1966 Chevrolet Corvette: Why Carburetors are Obsolete
June 18, 2015
"Wow, this thing really smells like gasoline," my friend remarked.
Normally, I would chalk up this remark to our 1966 Chevrolet Corvette's exhaust sidepipes, which allow the odor of burnt fuel to waft into the cabin and send its occupants on a trip 50 years into the past.
But we weren't in the car. I had just popped the hood and he was inspecting the Vette's 327 small block. It wasn't the exhaust that reeked of gasoline; it was the engine bay.
Gasoline was dripping from the carburetor onto the intake manifold and evaporating. I turned the engine off, but it took 15 minutes for the gas to stop dripping. I was comfortable with the idea of driving it to a local shop, but the prospect of driving 40 miles to a shop near the office was a gamble I preferred not to take. I also had no intention of calling Oldham on a weekend to enlighten him about the combustibility of a classic Corvette.

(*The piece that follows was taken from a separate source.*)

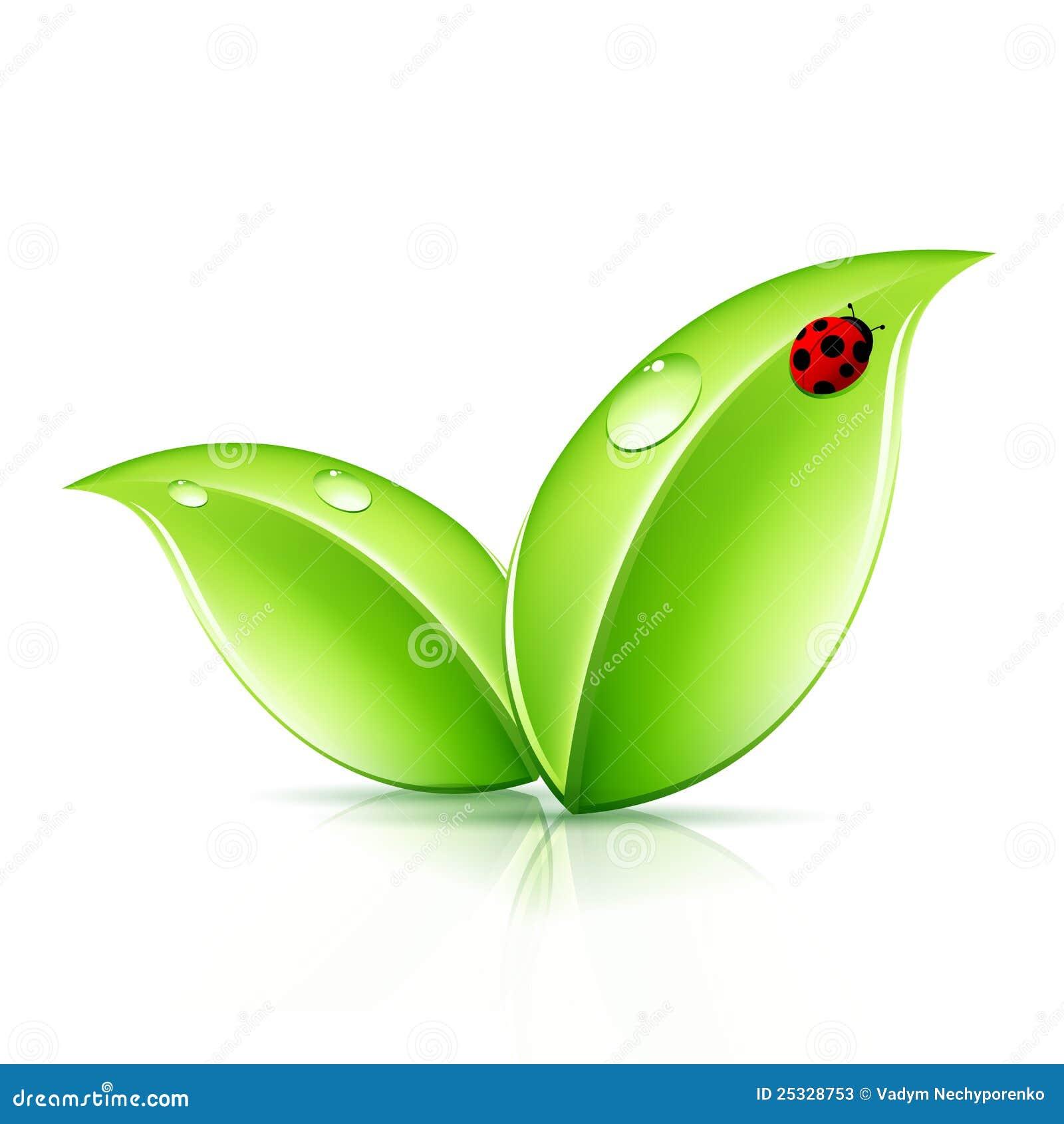 Symbol Of Leaf Theleaf Co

I drove it back to my house and contacted Schmidt and Oldham. After some deliberation, we decided on C&J Engineering in Santa Fe Springs, about five miles away. We'd taken personal cars there in the past for carburetor work and were pleased with the results. We dropped off the Corvette on a Wednesday morning and Schmidt taxied me back to my house.
Thus continues our early adventure in classic car ownership.